[begin INPUT FOR THIS TASK]
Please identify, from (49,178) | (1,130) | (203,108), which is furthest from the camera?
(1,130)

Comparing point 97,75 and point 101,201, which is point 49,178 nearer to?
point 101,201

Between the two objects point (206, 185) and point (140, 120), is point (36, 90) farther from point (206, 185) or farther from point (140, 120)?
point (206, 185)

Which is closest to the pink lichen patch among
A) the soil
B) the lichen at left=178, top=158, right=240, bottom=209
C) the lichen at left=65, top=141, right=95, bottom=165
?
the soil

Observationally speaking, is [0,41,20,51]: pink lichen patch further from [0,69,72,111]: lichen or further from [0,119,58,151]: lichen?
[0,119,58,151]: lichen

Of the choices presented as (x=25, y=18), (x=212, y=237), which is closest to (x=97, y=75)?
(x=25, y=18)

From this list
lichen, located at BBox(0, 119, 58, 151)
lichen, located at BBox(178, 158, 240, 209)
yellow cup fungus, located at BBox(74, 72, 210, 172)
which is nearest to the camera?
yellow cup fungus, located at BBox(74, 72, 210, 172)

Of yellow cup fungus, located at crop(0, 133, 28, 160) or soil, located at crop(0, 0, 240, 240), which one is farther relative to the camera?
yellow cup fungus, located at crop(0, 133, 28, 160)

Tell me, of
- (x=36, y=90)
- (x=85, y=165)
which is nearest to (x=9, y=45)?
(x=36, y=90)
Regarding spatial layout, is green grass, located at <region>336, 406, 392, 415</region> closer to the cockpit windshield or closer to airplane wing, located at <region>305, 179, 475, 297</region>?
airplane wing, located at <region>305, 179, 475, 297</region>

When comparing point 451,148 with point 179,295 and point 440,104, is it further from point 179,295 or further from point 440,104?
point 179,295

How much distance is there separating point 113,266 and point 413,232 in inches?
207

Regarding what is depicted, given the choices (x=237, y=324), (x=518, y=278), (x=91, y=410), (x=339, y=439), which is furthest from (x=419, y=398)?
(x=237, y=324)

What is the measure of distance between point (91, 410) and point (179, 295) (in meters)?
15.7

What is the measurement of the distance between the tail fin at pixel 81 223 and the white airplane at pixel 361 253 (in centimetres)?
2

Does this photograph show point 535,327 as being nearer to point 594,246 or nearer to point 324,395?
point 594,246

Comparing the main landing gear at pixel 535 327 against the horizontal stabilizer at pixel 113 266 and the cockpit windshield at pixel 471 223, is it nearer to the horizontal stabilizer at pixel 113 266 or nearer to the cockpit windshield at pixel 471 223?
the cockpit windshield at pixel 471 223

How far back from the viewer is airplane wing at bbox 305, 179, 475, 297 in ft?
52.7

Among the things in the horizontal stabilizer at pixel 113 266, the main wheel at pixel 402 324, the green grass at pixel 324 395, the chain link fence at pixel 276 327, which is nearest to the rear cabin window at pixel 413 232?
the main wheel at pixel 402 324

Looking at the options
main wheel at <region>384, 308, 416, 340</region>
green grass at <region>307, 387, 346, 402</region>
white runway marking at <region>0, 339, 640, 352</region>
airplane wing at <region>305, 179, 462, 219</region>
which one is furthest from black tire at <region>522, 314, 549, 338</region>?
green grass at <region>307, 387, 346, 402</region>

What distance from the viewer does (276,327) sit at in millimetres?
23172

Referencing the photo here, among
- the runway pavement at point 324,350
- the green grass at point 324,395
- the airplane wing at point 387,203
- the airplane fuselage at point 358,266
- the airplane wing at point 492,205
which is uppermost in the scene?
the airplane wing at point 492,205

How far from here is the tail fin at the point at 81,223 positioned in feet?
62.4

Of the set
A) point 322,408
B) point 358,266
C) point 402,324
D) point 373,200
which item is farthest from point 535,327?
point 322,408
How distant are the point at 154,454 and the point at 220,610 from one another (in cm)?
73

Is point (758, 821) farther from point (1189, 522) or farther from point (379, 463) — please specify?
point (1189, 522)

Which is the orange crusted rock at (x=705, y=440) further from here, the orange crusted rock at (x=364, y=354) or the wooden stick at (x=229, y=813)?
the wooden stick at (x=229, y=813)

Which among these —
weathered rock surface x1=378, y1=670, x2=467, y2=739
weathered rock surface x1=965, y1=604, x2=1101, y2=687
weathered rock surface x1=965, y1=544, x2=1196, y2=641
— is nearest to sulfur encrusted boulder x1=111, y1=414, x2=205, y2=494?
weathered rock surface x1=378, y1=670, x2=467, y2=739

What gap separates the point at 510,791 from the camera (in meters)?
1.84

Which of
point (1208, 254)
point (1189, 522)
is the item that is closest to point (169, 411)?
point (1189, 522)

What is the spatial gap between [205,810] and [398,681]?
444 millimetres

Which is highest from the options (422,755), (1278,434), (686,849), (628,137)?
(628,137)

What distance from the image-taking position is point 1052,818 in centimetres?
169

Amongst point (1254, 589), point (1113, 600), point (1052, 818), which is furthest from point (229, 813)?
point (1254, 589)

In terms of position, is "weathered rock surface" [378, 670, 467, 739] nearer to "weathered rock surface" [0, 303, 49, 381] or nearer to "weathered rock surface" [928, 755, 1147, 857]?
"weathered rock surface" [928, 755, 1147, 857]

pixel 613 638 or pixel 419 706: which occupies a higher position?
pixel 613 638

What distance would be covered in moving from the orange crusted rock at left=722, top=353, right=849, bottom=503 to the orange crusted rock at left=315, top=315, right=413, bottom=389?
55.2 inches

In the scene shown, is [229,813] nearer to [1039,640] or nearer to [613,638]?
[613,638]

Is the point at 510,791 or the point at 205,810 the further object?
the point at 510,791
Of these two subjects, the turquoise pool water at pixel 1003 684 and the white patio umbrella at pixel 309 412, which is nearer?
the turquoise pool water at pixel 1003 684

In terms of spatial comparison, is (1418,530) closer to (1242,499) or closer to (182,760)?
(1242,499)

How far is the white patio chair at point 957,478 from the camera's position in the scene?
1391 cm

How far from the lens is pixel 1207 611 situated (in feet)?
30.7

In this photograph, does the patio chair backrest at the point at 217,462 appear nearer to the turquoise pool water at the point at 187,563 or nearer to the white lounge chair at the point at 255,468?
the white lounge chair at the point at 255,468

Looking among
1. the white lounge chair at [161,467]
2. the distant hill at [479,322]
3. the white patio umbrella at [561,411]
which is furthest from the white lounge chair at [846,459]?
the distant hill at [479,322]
[end INPUT FOR THIS TASK]
EXERCISE REQUIREMENTS: Show each line of the items above that contains the word "right". Case counts.

THE ANSWER:
B) the lichen at left=178, top=158, right=240, bottom=209
C) the lichen at left=65, top=141, right=95, bottom=165
What distance would be covered in moving from the orange crusted rock at left=722, top=353, right=849, bottom=503 to the orange crusted rock at left=315, top=315, right=413, bottom=389?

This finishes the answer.